Which companies can “take the hit”? Typically, it’s not the smallest ones—especially not first-time awardees, founders outside the Beltway, or the engineers and program managers trying to build dual-use capability while navigating procurement timelines.
A caution on “SBIR mills”: don’t let the cure create new problems
ADF’s position is not “no reforms.” Many of Ernst’s reform themes—foreign risk mitigation, stronger transition pathways, and broader entry for new innovators—are the right conversation.
But we should also be honest: some anti-mill mechanisms can backfire. Experienced SBIR practitioners warn that blunt caps can be gamed through affiliates or corporate structuring, multiplying proposal volume rather than reducing it. They also argue that the real bottleneck often isn’t “mills” alone, but topic design and transition pathways—how agencies write topics, how they select winners, and how they move technologies into Phase III procurement.
This is precisely why reopening and reform should be decoupled: you need program continuity to do evidence-based policymaking, not policymaking under a shutdown deadline.
Negotiations are accelerating—but the damage is already done
The good news is that credible public sources indicate negotiations have recently moved faster:
- Senator Markey circulated compromise text in December, and Senator Ernst responded with a counterproposal in early January.
- According to the National Small Business Association (NSBA), the proposals differ sharply, including on foreign-risk tightening and structural mechanisms for controlling “mill” behavior.
- One approach now being discussed—described publicly by Eric Blatt—is to direct agencies to set an annual proposal submission limit for a company and its affiliates, rather than relying on a commercialization benchmark fight in statute.
These are meaningful steps. But they do not erase the core issue:
Four months of lapse (and counting) means real small businesses have already absorbed the cost of leverage politics.
My ask to Congress—and to every group claiming to speak for small business
- Reopen SBIR/STTR immediately—via H.R. 5100, a clean stopgap, or a near-term reauthorization attached to a moving vehicle.
- Run reforms on a clear clock with public metrics—new entrant participation, foreign-risk screening outcomes, and Phase III transition rates—so the debate is evidence-based, not narrative-based.

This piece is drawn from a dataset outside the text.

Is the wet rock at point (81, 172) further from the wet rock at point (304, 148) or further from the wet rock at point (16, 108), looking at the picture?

- Demand accountability from influential stakeholders. If an association insists “reform first” while its own leadership signals tolerance for a prolonged lapse, lawmakers and the defense community should ask: who is that strategy protecting, and who is it sacrificing?
At a time when DoD modernization priorities—from contested logistics to ISR to cyber and autonomy—demand rapid iteration and resilient supply chains, America should not be freezing one of the few scalable on-ramps for small defense innovators.
SBIR/STTR is not a bargaining chip. It is an engine. And we are stalling it—voluntarily.
Author note (for editors): This piece draws on public legislative records and public statements cited above, and on a December meeting recap provided to ADF by a participant who requested not to be quoted directly due to professional involvement.